Excerpted text ->
════════════════

Owners of Medicare Advantage plan pay $22.6 million to settle False Claims Act charges

by Ben Vernia | November 25th, 2010

On November 24, the Department of Justice announced that the owners of a Medicare Advantage plan and its primary care provider have settled False Claims Act allegations that they used false diagnosis codes. The owners and provider agreed to pay $22.6 million after the government froze $20 million in assets. According to DOJ’s press release:

Dr. Walter Janke, his wife, Lalita Janke, and Vero Beach, Fla.-based Medical Resources L.L.C. (MR) have agreed to pay $22.6 million to resolve allegations that they caused Medicare to pay inflated amounts based upon the submission of false diagnosis codes, the Justice Department announced today.

The Jankes were the owners of America’s Health Choice Medical Plans Inc. (AHC), a Medicare Advantage Organization (MAO), approved by the federal health care program to provide health care to enrolled Medicare beneficiaries. The Jankes also owned MR, AHC’s primary care provider. AHC and MR are no longer doing business.

The agreement resolves a lawsuit brought by the United States in the U.S. District Court for the Southern District of Florida alleging that the Jankes and MR violated the False Claims Act by causing AHC to falsely increase the severity of beneficiary diagnoses to obtain higher Medicare payments. Under the Medicare Advantage Program, MAO’s are paid more to provide services for members with serious and/or chronic medical conditions then they are for relatively healthy members.

In addition to suing the Jankes and MR, the United States successfully petitioned the court to freeze approximately $20 million of the Janke’s assets believed to be the proceeds of their unlawful scheme. A portion of the Janke’s frozen assets, along with monies resulting from the dissolution of AHC now held in receivership by the Florida Department of Financial Services, will be used to pay the settlement.

════════════════

What you need to do ->
a) According to the article, which company served as the primary care provider for America's Health Choice Medical Plans Inc.?
b) Say whether each statement agrees with the article, and support each answer with the deciding words quoted from it. (i) The lawsuit was brought in a federal court in the Southern District of Florida. (ii) AHC and MR are still doing business. (iii) The owners and provider agreed to pay $20 million.
c) From the article, return the passage that begins at the words "The agreement resolves" and ends after "relatively healthy members.".

Dataset excerpt ->
════════════════

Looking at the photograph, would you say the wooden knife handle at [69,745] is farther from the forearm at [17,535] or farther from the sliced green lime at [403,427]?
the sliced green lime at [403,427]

════════════════

Answer section ->
a) Medical Resources L.L.C. (MR)

b)
(i) Yes: "in the U.S. District Court for the Southern District of Florida"
(ii) No: "AHC and MR are no longer doing business."
(iii) No: "have agreed to pay $22.6 million"

c)
The agreement resolves a lawsuit brought by the United States in the U.S. District Court for the Southern District of Florida alleging that the Jankes and MR violated the False Claims Act by causing AHC to falsely increase the severity of beneficiary diagnoses to obtain higher Medicare payments. Under the Medicare Advantage Program, MAO’s are paid more to provide services for members with serious and/or chronic medical conditions then they are for relatively healthy members.